We use two main ratios to inform us about the levels of debt compared to earnings. The first is net debt divided by earnings before interest, taxes, depreciation, and amortization (EBITDA), while the second is the number of times its profit before interest and taxes (EBIT) covers its interest expense (or its coverage of interest, for short). The advantage of this approach is that we take into account both the absolute amount of debt (with net debt versus EBITDA) and the actual interest charges associated with this debt (with its coverage rate). interests).
King’s Town Construction’s net debt to EBITDA ratio is 6.9, which suggests rather high debt levels, but its 8.3 times interest coverage suggests debt servicing is easy. Overall, we would say it seems likely that the company is carrying some pretty heavy debt. It is important to note that King’s Town Construction has increased its EBIT by 44% over the past twelve months, and this growth will make it easier to process its debt. When analyzing debt levels, the balance sheet is the obvious starting point. But it is the profits of King’s Town Construction that will influence the balance sheet in the future. So if you want to know more about his earnings, it might be worth checking out this graph of his long-term profit trend.
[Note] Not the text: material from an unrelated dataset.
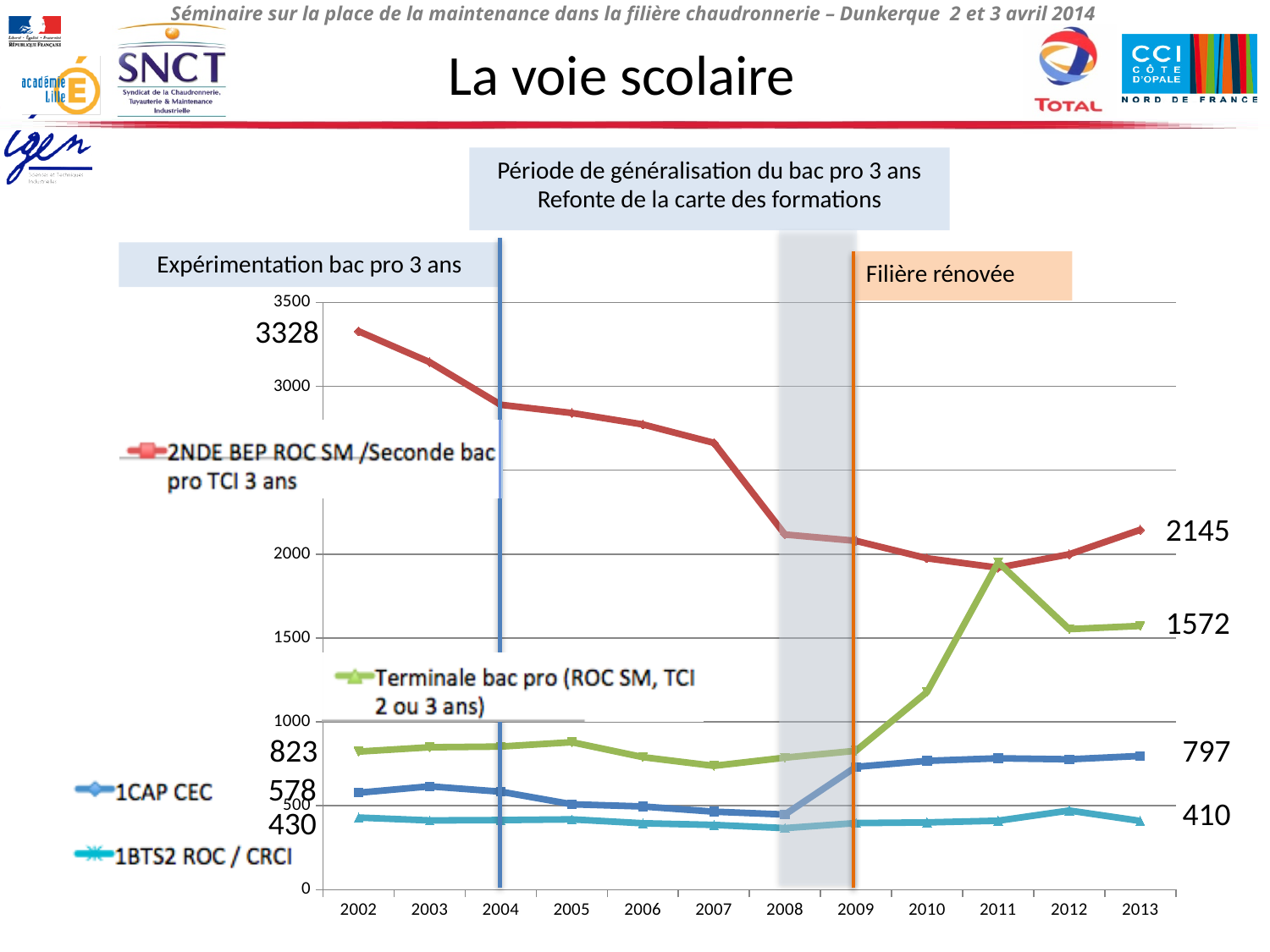
What type of chart is shown on the slide? line chart By how much did the 2NDE BEP ROC SM /Seconde bac pro TCI 3 ans series fall between 2002 and 2013? 1183 How many series does the chart's legend list? 4 What is the value of the 1CAP CEC series in 2002? 578 How many years are shown on the x axis of the chart? 12 What is the value of the 2NDE BEP ROC SM /Seconde bac pro TCI 3 ans series in 2013? 2145 What is the value of the 1BTS2 ROC / CRCI series in 2013? 410 Which series has the highest value in 2002? 2NDE BEP ROC SM /Seconde bac pro TCI 3 ans What is the value of the 2NDE BEP ROC SM /Seconde bac pro TCI 3 ans series in 2002? 3328 What is the value of the Terminale bac pro (ROC SM, TCI 2 ou 3 ans) series in 2013? 1572 Does the 2NDE BEP ROC SM /Seconde bac pro TCI 3 ans series rise or fall between 2002 and 2008? fall Is the value of the Terminale bac pro (ROC SM, TCI 2 ou 3 ans) series in 2010 greater or less than 1000? greater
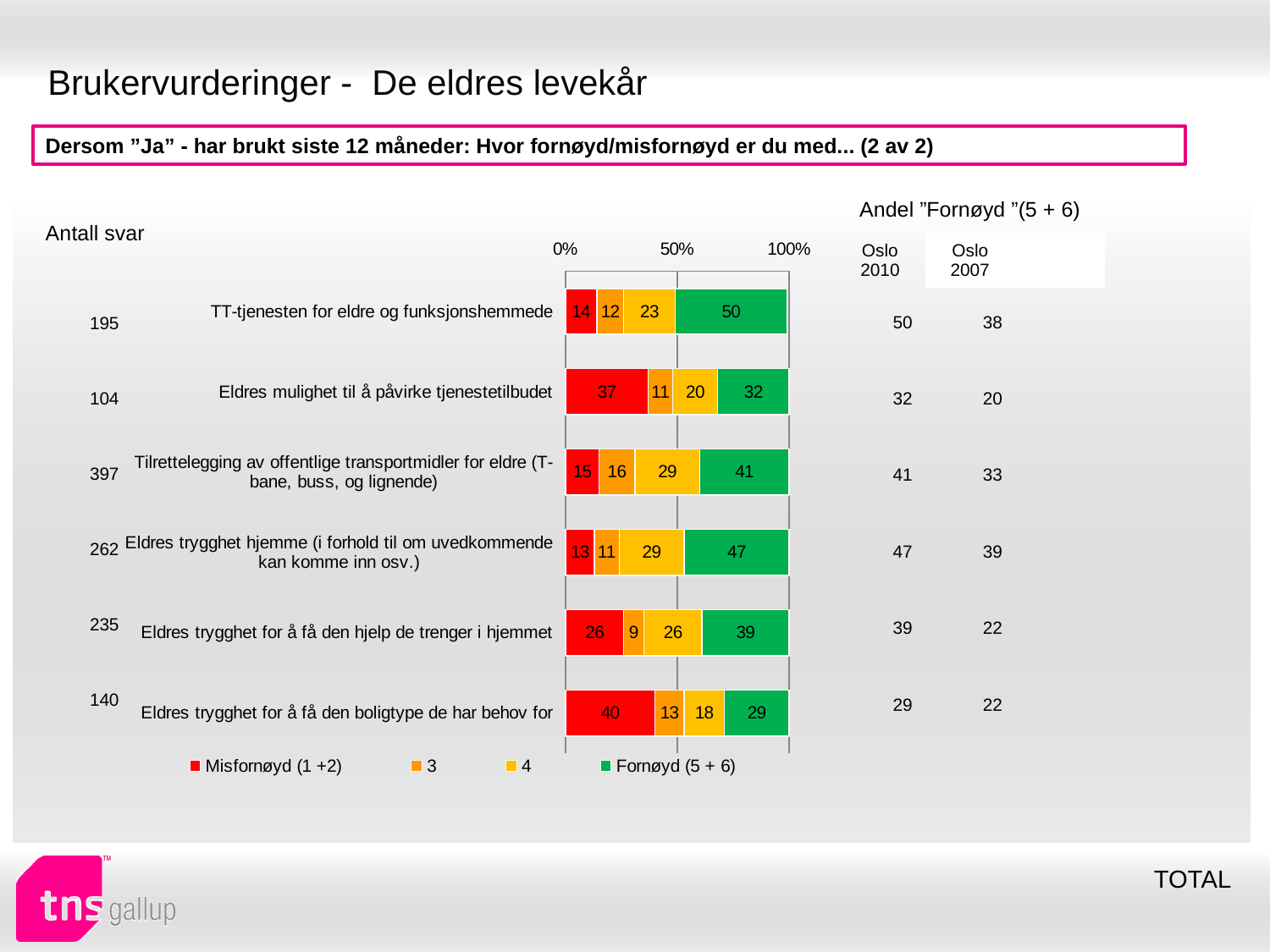
Which category has the lowest Fornøyd (5 + 6) value? Eldres trygghet for å få den boligtype de har behov for Which is larger: the Fornøyd (5 + 6) value for 'Eldres trygghet hjemme (i forhold til om uvedkommende kan komme inn osv.)' or for 'Eldres trygghet for å få den hjelp de trenger i hjemmet'? Eldres trygghet hjemme (i forhold til om uvedkommende kan komme inn osv.) What type of chart is shown on the slide? Stacked bar chart What is the difference between the Misfornøyd (1 +2) values for 'Eldres mulighet til å påvirke tjenestetilbudet' and 'Eldres trygghet hjemme (i forhold til om uvedkommende kan komme inn osv.)'? 24 What is the Fornøyd (5 + 6) value for 'TT-tjenesten for eldre og funksjonshemmede'? 50 Which category has the highest Fornøyd (5 + 6) value? TT-tjenesten for eldre og funksjonshemmede What is the total of the stacked bar for 'Eldres mulighet til å påvirke tjenestetilbudet'? 100 How many categories (rows) are plotted in the chart? 6 What is the Misfornøyd (1 +2) value for 'Eldres trygghet for å få den boligtype de har behov for'? 40 What is the value of series '3' for 'Eldres trygghet for å få den hjelp de trenger i hjemmet'? 9 What is the value of series '4' for 'Tilrettelegging av offentlige transportmidler for eldre (T-bane, buss, og lignende)'? 29 How many series does the chart legend list? 4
Finally, a business can only pay off its debts with hard cash, not with book profits. We must therefore clearly check whether this EBIT generates a corresponding free cash flow. Over the past three years King’s Town Construction has generated free cash flow of a very strong 93% of its EBIT, more than we expected. This positions it well to repay debt if it is desirable.
Our point of view
We were not impressed with King’s Town Construction’s level of total liabilities, and its net debt to EBITDA made us cautious. But like a ballerina finishing on a perfect spin, she has no trouble converting her EBIT into free cash flow. Looking at all of this data, we feel a little cautious about King’s Town Construction’s debt levels. While debt has its advantage in terms of potential higher returns, we believe shareholders should definitely consider how leverage levels might make the stock riskier. When analyzing debt levels, the balance sheet is the obvious starting point. But at the end of the day, every business can contain risks that exist off the balance sheet. To do this, you need to know the 1 warning sign we spotted with King’s Town Construction .
If you are interested in investing in companies that can generate profits without the burden of debt, check out this page free list of growing companies that have net cash on the balance sheet.